EXERCISE AIM ▸ Collect every line of the items below that contains the string "liner", and treat uppercase and lowercase as different.

RECORD SET ▸
★ ★ ★ ★ ★

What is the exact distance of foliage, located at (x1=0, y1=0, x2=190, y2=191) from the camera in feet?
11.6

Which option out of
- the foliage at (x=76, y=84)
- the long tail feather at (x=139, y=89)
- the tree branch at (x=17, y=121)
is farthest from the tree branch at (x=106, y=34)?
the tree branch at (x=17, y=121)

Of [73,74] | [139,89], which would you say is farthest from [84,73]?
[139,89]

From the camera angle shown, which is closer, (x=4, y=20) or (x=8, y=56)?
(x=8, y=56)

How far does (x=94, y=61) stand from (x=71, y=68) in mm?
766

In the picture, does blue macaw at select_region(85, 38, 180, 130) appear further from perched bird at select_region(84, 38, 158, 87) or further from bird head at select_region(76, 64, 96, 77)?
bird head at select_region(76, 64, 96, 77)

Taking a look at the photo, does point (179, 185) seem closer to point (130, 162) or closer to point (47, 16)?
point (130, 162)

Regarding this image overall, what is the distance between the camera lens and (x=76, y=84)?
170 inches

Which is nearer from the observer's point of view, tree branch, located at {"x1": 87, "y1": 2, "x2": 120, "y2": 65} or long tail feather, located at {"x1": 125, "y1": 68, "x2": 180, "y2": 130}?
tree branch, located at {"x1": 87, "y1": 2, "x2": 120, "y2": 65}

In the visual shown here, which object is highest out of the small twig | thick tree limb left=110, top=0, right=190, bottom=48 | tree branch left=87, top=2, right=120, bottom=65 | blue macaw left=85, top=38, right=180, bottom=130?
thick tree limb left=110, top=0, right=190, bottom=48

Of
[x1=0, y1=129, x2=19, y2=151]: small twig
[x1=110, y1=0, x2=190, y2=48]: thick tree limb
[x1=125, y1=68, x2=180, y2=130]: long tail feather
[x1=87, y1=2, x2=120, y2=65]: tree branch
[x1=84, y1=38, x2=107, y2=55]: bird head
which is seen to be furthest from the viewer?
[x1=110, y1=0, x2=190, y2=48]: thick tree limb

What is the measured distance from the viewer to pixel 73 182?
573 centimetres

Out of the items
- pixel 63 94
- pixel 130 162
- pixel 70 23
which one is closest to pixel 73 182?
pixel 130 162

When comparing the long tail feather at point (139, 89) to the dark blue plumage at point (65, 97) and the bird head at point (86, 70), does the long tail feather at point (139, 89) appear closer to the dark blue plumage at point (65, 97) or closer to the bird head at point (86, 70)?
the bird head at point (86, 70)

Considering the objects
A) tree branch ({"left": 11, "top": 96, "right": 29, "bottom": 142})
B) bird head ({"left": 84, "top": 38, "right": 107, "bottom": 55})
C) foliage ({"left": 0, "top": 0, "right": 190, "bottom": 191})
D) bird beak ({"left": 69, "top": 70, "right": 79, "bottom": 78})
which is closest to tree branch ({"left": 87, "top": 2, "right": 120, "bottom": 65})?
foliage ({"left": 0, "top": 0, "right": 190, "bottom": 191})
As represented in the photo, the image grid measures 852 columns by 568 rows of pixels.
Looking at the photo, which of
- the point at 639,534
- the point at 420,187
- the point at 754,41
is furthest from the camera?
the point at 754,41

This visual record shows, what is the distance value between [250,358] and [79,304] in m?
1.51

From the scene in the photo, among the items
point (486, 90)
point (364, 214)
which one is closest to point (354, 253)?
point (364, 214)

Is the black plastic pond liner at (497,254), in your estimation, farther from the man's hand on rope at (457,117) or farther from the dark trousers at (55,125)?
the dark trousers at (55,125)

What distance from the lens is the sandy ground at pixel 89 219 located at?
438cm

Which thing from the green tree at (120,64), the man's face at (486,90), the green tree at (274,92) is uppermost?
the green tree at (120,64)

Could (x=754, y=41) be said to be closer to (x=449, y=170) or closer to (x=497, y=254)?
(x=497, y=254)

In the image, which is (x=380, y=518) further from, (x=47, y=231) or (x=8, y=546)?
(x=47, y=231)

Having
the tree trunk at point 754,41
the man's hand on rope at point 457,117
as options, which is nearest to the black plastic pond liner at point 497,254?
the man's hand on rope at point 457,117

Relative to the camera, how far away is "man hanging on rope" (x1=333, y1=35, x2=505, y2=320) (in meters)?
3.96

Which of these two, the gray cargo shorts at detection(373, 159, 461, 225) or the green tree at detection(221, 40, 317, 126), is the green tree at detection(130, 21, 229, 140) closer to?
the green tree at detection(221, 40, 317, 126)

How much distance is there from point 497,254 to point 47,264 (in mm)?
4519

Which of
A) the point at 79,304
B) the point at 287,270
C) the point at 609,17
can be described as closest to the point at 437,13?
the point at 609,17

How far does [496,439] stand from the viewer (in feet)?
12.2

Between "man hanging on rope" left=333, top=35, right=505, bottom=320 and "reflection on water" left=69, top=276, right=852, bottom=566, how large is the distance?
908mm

★ ★ ★ ★ ★

FINAL ANSWER ▸
Is the black plastic pond liner at (497,254), in your estimation, farther from the man's hand on rope at (457,117) or farther from the dark trousers at (55,125)?
as options, which is nearest to the black plastic pond liner at point 497,254?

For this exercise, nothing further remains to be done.